Answer these questions using the post on log graphs and grokkability.
1. In which novel was the word "grok" introduced?
2. On what date was the post published?
3. Which word does the definition point to as an example of knowing the number of objects in a collection without needing to count them?

- EXCERPTED PASSAGE -
>> begin
Log Graphs and Grokkability
Posted on Thu 12 December 2024 in misc
In his novel Stranger in a Strange Land, Robert Heinlein1 introduced the word grok. It is used all the time in the computing sphere, but rarely, as far as I know, outside it. The definition that seems to me most closely to match its usage is:
grok (transitive verb).
- To understand profoundly through intuition or empathy.
grok (verb).
-
To have or to have acquired an intuitive understanding of; to know (something) without having to think (such as knowing the number of objects in a collection without needing to count them: see subitize).
-
To fully and completely understand something in all its details and intricacies.
-
To get the meaning of something.
>> end
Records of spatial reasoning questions
>> begin
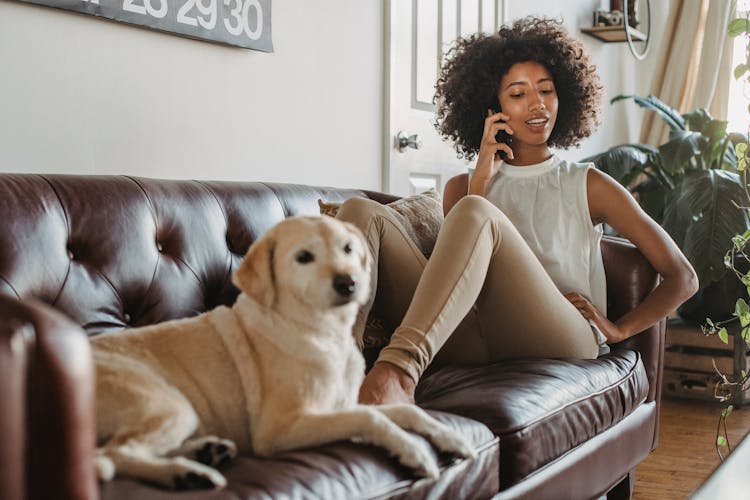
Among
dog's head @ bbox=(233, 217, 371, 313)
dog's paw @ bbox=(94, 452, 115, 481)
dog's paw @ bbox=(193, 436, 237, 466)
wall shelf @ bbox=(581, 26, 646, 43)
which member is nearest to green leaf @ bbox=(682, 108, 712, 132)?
wall shelf @ bbox=(581, 26, 646, 43)

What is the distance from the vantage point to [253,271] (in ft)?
4.19

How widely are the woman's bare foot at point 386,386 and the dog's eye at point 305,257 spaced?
1.20 ft

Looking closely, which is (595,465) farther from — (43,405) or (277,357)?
(43,405)

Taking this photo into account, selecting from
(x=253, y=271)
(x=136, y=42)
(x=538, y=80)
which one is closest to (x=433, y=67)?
(x=538, y=80)

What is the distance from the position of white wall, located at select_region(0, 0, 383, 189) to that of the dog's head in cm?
90

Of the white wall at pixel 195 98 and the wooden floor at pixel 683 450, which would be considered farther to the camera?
the wooden floor at pixel 683 450

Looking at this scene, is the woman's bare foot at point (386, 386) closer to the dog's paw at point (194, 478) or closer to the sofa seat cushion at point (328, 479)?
the sofa seat cushion at point (328, 479)

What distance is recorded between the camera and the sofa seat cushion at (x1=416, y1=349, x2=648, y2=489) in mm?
1578

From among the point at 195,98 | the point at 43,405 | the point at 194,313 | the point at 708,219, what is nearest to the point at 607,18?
the point at 708,219

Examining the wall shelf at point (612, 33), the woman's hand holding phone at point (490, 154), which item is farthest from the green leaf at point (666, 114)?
the woman's hand holding phone at point (490, 154)

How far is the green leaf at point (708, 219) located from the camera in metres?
3.42

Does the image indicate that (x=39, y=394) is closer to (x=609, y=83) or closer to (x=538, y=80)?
(x=538, y=80)

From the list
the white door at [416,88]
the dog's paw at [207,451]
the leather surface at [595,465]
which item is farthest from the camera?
the white door at [416,88]

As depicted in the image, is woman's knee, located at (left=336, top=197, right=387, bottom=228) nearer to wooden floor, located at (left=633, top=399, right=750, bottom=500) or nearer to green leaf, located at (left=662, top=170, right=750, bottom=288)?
wooden floor, located at (left=633, top=399, right=750, bottom=500)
>> end
- OUTPUT FOR THIS EXERCISE -
1. Stranger in a Strange Land
2. Thursday, December 12, 2024
3. Subitize